All week, it’s been fascinating, in a grisly sort of way, watching Labour slowly disintegrate into a million tiny insignificant pieces. As someone who’s voted for them in the past – even shoved leaflets through letterboxes back in the day, gone on marches and attended utterly tedious and never-ending branch meetings – it’s rather sad.
Everywhere, the question is why. Why is this stupid bearded bastard doing so well? How can this faded relic who we only let in as a bit of a joke, to try and pretend to the wing of the party we despise (but whose votes we need) actually be being taken seriously? Look, we let him turn up so we could make it look as though we’re a broad church; but for heaven’s sake, you weren’t meant to actually think he was any good. Now be sensible, you silly sods, and vote for one of the three nonentities.
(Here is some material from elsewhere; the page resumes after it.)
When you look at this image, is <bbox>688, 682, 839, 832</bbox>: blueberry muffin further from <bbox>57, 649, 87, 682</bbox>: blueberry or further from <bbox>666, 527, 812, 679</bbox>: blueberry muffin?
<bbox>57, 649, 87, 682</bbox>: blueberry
It says something for the contempt with which Labour holds its own members that this incessant, witless spectacle seems most focused on putting Corbyn supporters on the naughty step rather than offering an alternative.
So much condescension. Tony Blair popped up with some unfunny zingers. Corbyn voters are either deluded, or idiots, or deluded idiots, or people who prefer splendid isolation to being in power, or whatever. It couldn’t be that he’s offering something that the others aren’t; that would be unthinkable. The others are election winners!
But elections – and this is one – quite often aren’t won by being the dazzling candidate with the best ideas. They can be won by being less inept than everyone else. Jeremy Corbyn might knock about with Gerry Adams and not be able to do up a tie, but he can actually answer questions. He doesn’t look or sound like a tedious PR wonk career politician. The others do. He can say things that connect with people who have been doing the door knocking, leafleting and attending those pointless branch meetings for decades.
Listen to the voters, they say. Well, Labour voters want to go into an election not holding on to their noses but actually voting for something they can believe in. Wait, not those voters! The ones who want to vote Conservative and shop in Waitrose – those are our people! Tory voters aren’t evil, we need them back!
Suppose Tory voters aren’t evil. But let’s also suppose they’re not stupid. “Hey, hang on a minute, Labour are now copying the Tories, that must mean they’ve changed their minds completely and I can go and vote for them again! Well done, progressive Labour! I feel right back at home!” Where are the big ideas, the sweeping visions? The three dull, double glazing sales types offer nothing like that. A bit of tinkering here and there. A fresh start. Being northern. Having slightly nicer branding. Maybe using different fonts. That sort of thing. No vision. No ideas. Just endless deserts of beige management consultant nothingness.
Deep down you wonder how long it will last. Soon, one of the three nobodies will come up with something, anything, anything other than being anyone but Corbyn. But time is passing and it’s not happening.